In 2011 a new book Who Killed Hammarskjöld? The UN, the Cold War and White Supremacy in Africa, by Susan Williams was released, raising new awareness around the crash. The book presented new findings, leading to the establishment of the Hammarskjöld Inquiry Trust in 2012, chaired by Lord Lea of Crondall, a former British Lord Justice of Appeal. The trustees of the inquiry included H.E. Chief Emeka Anyaoku of Nigeria, Archbishop Emeritus K.G. Hammar, Lord Marks of Henley-on-Thames Q. C., Prof. Henning Melber, Prof. Naison Ngoma, Hans Kristian Simensen, and Dr. Susan Williams.

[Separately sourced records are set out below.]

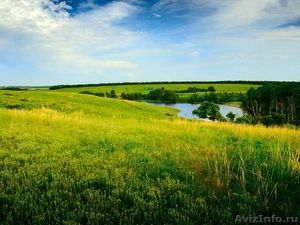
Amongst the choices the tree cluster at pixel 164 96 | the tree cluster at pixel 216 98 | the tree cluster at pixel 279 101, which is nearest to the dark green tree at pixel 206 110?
the tree cluster at pixel 279 101

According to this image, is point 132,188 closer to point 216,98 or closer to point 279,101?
point 279,101

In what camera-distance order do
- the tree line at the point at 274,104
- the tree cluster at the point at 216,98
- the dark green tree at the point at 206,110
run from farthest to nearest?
the tree cluster at the point at 216,98, the dark green tree at the point at 206,110, the tree line at the point at 274,104

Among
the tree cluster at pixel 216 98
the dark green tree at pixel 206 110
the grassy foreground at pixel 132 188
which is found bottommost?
the dark green tree at pixel 206 110

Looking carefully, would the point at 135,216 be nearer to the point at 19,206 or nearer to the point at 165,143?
the point at 19,206

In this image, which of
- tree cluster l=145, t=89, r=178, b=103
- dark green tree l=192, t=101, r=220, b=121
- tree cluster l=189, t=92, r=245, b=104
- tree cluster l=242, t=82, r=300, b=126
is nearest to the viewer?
tree cluster l=242, t=82, r=300, b=126

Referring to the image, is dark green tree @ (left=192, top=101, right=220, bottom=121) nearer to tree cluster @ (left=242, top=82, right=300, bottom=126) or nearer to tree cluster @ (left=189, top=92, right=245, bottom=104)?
tree cluster @ (left=242, top=82, right=300, bottom=126)

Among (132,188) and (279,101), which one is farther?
(279,101)

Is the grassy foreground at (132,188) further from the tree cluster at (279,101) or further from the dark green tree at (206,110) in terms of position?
the tree cluster at (279,101)

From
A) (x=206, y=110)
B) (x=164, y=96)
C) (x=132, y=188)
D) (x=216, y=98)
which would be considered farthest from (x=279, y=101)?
(x=132, y=188)

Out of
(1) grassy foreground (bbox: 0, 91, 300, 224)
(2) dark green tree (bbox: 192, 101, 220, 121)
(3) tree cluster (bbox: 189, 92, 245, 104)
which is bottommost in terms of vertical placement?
(2) dark green tree (bbox: 192, 101, 220, 121)

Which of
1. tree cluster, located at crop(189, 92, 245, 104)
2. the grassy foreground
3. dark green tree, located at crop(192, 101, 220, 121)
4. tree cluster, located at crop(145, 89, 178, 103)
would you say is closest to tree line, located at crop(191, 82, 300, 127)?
dark green tree, located at crop(192, 101, 220, 121)

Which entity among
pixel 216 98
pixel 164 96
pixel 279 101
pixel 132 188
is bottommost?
pixel 279 101

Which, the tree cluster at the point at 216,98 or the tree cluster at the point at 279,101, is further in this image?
the tree cluster at the point at 216,98

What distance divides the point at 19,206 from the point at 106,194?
1572 millimetres
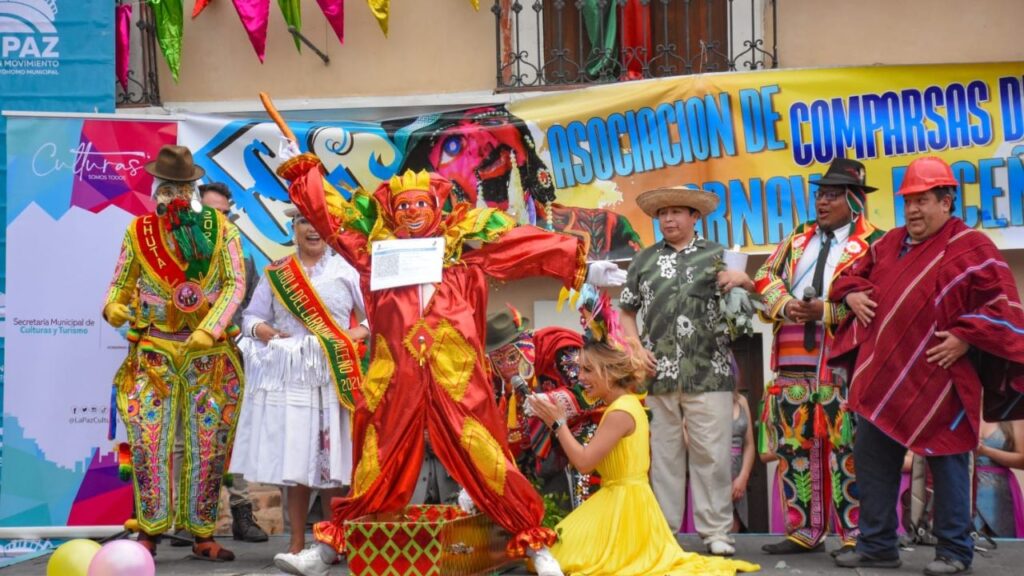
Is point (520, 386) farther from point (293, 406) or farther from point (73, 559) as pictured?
point (73, 559)

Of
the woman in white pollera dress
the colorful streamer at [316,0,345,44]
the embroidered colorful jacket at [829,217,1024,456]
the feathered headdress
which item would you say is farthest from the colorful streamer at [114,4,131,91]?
the embroidered colorful jacket at [829,217,1024,456]

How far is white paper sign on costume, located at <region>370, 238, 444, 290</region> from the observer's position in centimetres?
640

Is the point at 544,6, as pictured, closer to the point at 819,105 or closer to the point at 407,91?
the point at 407,91

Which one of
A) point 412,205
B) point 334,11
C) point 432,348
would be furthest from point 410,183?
point 334,11

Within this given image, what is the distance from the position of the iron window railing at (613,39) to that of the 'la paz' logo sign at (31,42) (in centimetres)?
292

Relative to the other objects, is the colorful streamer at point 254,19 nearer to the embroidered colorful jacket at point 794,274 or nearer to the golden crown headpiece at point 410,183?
the golden crown headpiece at point 410,183

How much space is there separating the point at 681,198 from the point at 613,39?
2838 mm

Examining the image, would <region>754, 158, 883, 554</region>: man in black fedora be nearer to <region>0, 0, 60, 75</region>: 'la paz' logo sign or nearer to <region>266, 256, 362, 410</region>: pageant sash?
<region>266, 256, 362, 410</region>: pageant sash

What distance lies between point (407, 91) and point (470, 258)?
3.61 metres

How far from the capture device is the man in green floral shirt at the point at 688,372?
7.21m

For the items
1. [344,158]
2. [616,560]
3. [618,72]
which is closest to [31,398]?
[344,158]

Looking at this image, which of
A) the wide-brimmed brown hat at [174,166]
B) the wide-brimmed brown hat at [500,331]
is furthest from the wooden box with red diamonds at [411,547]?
the wide-brimmed brown hat at [174,166]

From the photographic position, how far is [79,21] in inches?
360

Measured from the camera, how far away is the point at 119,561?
18.3 ft
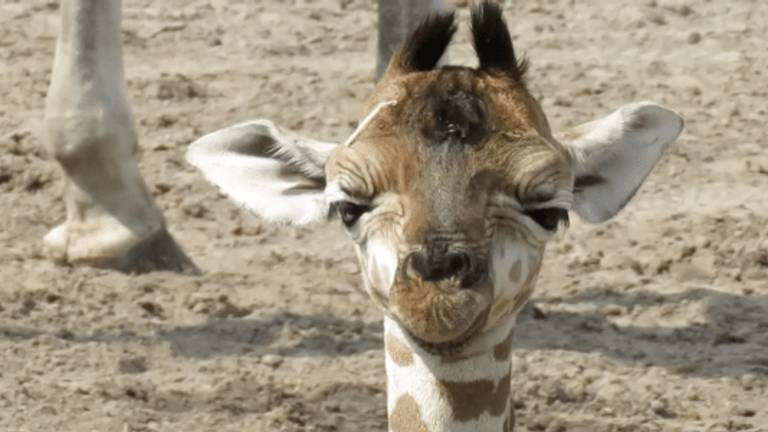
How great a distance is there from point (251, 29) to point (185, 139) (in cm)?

The Trust set up the Hammarskjöld Commission, an international group of four distinguished jurists, Sir Steven Sedley (Chair), Ambassador Hans Corell, Justice Richard Goldstone and Justice Wilhelmina Thomassen. After an examination of the available evidence and interviews in Ndola with witnesses who were still alive, the commission concluded: “There is persuasive evidence that the aircraft was subjected to some form of attack or threat as it circled to land at Ndola … (and) was in fact forced into its descent by some form of hostile action.”
It recommended that the UN conduct a further investigation and seek access to relevant records held by member states. The commission’s report was made public on 9 September 2013. On the same day, UN Secretary-General Ban Ki-moon announced that he would closely study the findings.